Search code examples
javalistarraylistcapacity

What is the benefit of setting the capacity of an ArrayList explicitly


In java ArrayList we have a constructor -

ArrayList(int capacity)

and two methods -

void ensureCapacity(int minCapacity)

void trimToSize()

Consider a code-sample:

ArrayList<String> arrayList3 = new ArrayList<>(5);
System.out.println(arrayList3.size());

arrayList3.add("Zebra");
arrayList3.add("Giraffe");
arrayList3.add("Bison");

System.out.println(arrayList3);
System.out.println(arrayList3.size());

arrayList3.add("Rhino");
arrayList3.add("Hippo");
arrayList3.add("Elephant");
arrayList3.add("Antelope");

System.out.println(arrayList3);
System.out.println(arrayList3.size());

Output:

0
[Zebra, Giraffe, Bison]
3
[Zebra, Giraffe, Bison, Rhino, Hippo, Elephant, Antelope]
7

Here, I fail to see how setting an initial capacity affects the execution of the program. ArrayList is a flexible list that changes size as per demand. So what is the significance of setting the capacity explicitly?

And in the case if I want to set the capacity explicitly, is there any method to view the current capacity? Since int size() clearly is not applicable here.


Solution

  • ArrayList as an implementation of a Dynamic array data structure.
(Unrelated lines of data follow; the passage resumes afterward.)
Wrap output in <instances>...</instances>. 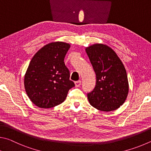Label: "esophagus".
Wrapping results in <instances>:
<instances>
[{"label": "esophagus", "instance_id": "obj_1", "mask_svg": "<svg viewBox=\"0 0 151 151\" xmlns=\"http://www.w3.org/2000/svg\"><path fill=\"white\" fill-rule=\"evenodd\" d=\"M81 81L80 80L77 81L75 82V85L76 88H78V87H80L81 86Z\"/></svg>", "mask_w": 151, "mask_h": 151}]
</instances>
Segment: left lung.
I'll return each mask as SVG.
<instances>
[{"mask_svg": "<svg viewBox=\"0 0 151 151\" xmlns=\"http://www.w3.org/2000/svg\"><path fill=\"white\" fill-rule=\"evenodd\" d=\"M86 51L96 74V87L88 93L89 104L103 111L118 109L129 92L127 75L122 62L106 45L93 44Z\"/></svg>", "mask_w": 151, "mask_h": 151, "instance_id": "left-lung-1", "label": "left lung"}]
</instances>
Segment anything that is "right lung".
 Returning <instances> with one entry per match:
<instances>
[{
    "label": "right lung",
    "mask_w": 151,
    "mask_h": 151,
    "mask_svg": "<svg viewBox=\"0 0 151 151\" xmlns=\"http://www.w3.org/2000/svg\"><path fill=\"white\" fill-rule=\"evenodd\" d=\"M70 47L65 42H52L39 50L31 60L24 76V88L36 106L46 109L61 104L75 86L63 62Z\"/></svg>",
    "instance_id": "obj_1"
}]
</instances>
    It resizes when its underlying array gets full (i.e. the current list index exceeds the last valid index of the underlying array).

    When it happens, method add() (or addAll) internally will invoke the method grow(). Which will double the capacity. I.e. it will create a new array with the length two times bigger than the previous length plus a number of new elements that don't fit into the current size.

    The growth has a cost of O(n) because all previously added elements need to be copied into the new array.

    Reminder: when resizing isn't required, a new element will be added in constant time O(1).

    No-argument constructor creates an ArrayList with capacity of 10.

    If you expect that a newly created ArrayList would eventually contain let's say 50,000 elements, it makes sense to use an overloaded constructor to provide the initial capacity of 50,000 in order to improve performance by avoiding unnecessary resizing.

    Also, for that you can use method ensureCapacity() which accessible in the ArrayList class (not in the List interface, because the notion of capacity isn't applicable to LinkedList which isn't backed by an array).

    is there any method to view the current capacity

    No, there isn't. That's called encapsulation. ArrayList, StringBuilder, HashMap, etc. are backed by a plain array, but they will not allow interacting with their underlying array directly.

    But if you have a case when array initially increases size and then a lot of elements are being removed, and you want to release unoccupied heap space, you can use method trimToSize():

    Trims the capacity of this ArrayList instance to be the list's current size. An application can use this operation to minimize the storage of an ArrayList instance.

    But it has to be used with caution, because it can lead to cyclic growth and trimming, which will cause performance degradation.

    Note that there's no need to worry about the amount of unoccupied space if the list is moderate in size, or if you are not expecting let's say 80% of the data to be removed in one go. I.e. even if the list is huge but 50% of its elements gets removed, and you apply trimToSize() on it, it'll restore its previous capacity with the next added element - that's the scenario of continuously growing and shrinking list which will perform badly.

    As a possible option, if you heave a case when most of the data can be removed from a list, instead of using trimToSize() you can filter out the elements that have to be preserved, place them into a new list and dereference the previous one.